* **What to do**
Decide whether each statement below agrees with the passage about the son's stay at the program. Answer yes or no for each, quoting the passage's deciding words exactly. (a) The son was taken from home at 4:00 in the morning. (b) The son was handcuffed on the way to the airport. (c) The parent believes the program cost less than renting the son an apartment would have.

* **Quoted passage**
We sent our 15 year old son to that place in December of 2002 and I just came back from picking him up. He's been home for 14 days and whether it helped or not in the long run, well, it's just too early to tell. There is some improvement. He talks to us more readily and he's not lost his temper, yet. I think he's grown up a little.
I'll answer any questions that you may have on the mechanics of the process, the behavior that led us to that point and what we knew or didn't know. I will respectfully try to ignore any comments that assume I am a monster or that are merely insulting.
I am sure that your son was not kidnapped in the middle of the night and flown out of the country.
Actually, he was "kidnapped" in the middle of the night. The advice we recieved from all quarters was that this would be the best way to prevent violence or running away. It was done at 4:00 am and it was handled professionally and safely. It took about 90 seconds from start to finish. Then they drove to the airport. No cuffs.
You didn't read the article, did you? How do you come away with the impression that it doesn't involve physical and psychological abuse?
You bring up a good point. There is physical abuse. There is psychological abuse at these camps.
The problem has 3 reasons, I only speak from my experience.
1. The kids are usually not the best behaved bunch to begn with. They are the tough kids, the mean, nasty kids, the kids who get into fights and who's heroes are the thug-like rap singers and 'ganstas'. You have to be very firm and drill-sergent like in order to be in control or they'd be having chaos.
2. The people that work at these facilities are often just in it for the job. Especially in the south, where alot of these places are, the economy is not yet back on it's feet. If you've been in the military and you need to feed your family, this might not be such a hard way to make a living. Plus, these 'instructors' might be in danger of the prison guard/policeman burnout syndrome. The kind of thinking that has them saying to themselves, "Well, since these punks are all criminals anyway, I'll not feel bad about dishing out a few kicks or punches in the line of duty, they deserve it the little rats."
3. Money. If you staffed these places with trained professional counselors at every position, lots of testing and evaluation at every level. It would cost upwards of $5000.00 a month or more, then, only the rich could afford it. The poor people would have to muddle through as best they can. This is sort of what happens now. It was a real financial sacrifice for us to do this. I wondered if I would be better off renting him an aprtment and paying his utilities until he's 18. It would have been cheaper.

* **Records shown**
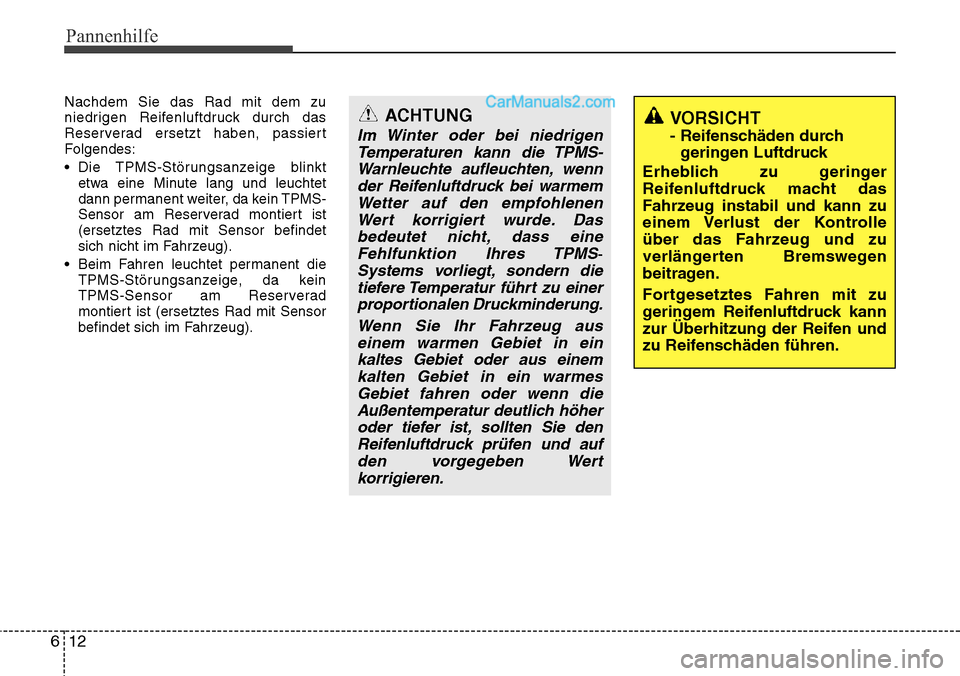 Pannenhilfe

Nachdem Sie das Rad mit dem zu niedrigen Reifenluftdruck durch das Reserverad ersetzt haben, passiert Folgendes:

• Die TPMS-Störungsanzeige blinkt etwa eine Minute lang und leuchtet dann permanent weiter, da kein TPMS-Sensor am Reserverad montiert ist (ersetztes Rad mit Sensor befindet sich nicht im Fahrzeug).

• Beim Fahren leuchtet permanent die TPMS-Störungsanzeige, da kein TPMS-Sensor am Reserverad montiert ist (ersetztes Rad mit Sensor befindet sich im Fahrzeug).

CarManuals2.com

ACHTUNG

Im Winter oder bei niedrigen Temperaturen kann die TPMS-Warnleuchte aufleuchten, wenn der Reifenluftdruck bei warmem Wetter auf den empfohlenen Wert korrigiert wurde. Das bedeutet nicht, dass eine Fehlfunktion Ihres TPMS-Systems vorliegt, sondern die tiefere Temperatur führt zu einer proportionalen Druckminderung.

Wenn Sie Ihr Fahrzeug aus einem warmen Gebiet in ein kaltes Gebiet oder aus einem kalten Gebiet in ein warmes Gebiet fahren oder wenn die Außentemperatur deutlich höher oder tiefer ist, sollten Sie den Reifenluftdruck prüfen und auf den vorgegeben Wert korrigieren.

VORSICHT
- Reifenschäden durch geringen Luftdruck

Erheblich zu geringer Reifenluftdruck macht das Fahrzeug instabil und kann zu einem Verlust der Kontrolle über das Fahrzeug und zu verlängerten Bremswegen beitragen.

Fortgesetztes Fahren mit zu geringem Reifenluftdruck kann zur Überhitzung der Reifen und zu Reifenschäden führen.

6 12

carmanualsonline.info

* **Written solution**
(a) Yes: "It was done at 4:00 am"
(b) No: "No cuffs."
(c) No: "I wondered if I would be better off renting him an aprtment and paying his utilities until he's 18. It would have been cheaper."